> AIM OF THE EXERCISE
Output the passage of the GTKWave vulnerability advisory below word for word, from "CVE-2023-37921,CVE-2023-37923,CVE-2023-37922" up to and including "trigger these vulnerabilities.".

> DOCUMENT EXTRACT
# # # # # # #

CVE-2023-37921,CVE-2023-37923,CVE-2023-37922
Multiple arbitrary write vulnerabilities exist in the VCD sorted bsearch functionality of GTKWave 3.3.115. A specially crafted .vcd file can lead to arbitrary code execution. A victim would need to open a malicious file to trigger these vulnerabilities.
The versions below were either tested or verified to be vulnerable by Talos or confirmed to be vulnerable by the vendor.
GTKWave 3.3.115
GTKWave - https://gtkwave.sourceforge.net
7.8 - CVSS:3.1/AV:L/AC:L/PR:N/UI:R/S:U/C:H/I:H/A:H
CWE-118 - Incorrect Access of Indexable Resource (‘Range Error’)
GTKWave is a wave viewer, often used to analyze FPGA simulations and logic analyzer captures. It includes a GUI to view and analyze traces, as well as convert across several file formats (.lxt
, .lxt2
, .vzt
, .fst
, .ghw
, .vcd
, .evcd
) either by using the UI or its command line tools. GTKWave is available for Linux, Windows and MacOS. Trace files can be shared within teams or organizations, for example to compare results of simulation runs across different design implementations, to analyze protocols captured with logic analyzers or just as a reference when porting design implementations.

# # # # # # #

> GIVEN INFORMATION
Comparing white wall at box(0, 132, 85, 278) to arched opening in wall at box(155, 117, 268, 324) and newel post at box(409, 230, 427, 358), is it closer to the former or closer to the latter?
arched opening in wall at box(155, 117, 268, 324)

# # # # # # #

> FULL OUTPUT
CVE-2023-37921,CVE-2023-37923,CVE-2023-37922
Multiple arbitrary write vulnerabilities exist in the VCD sorted bsearch functionality of GTKWave 3.3.115. A specially crafted .vcd file can lead to arbitrary code execution. A victim would need to open a malicious file to trigger these vulnerabilities.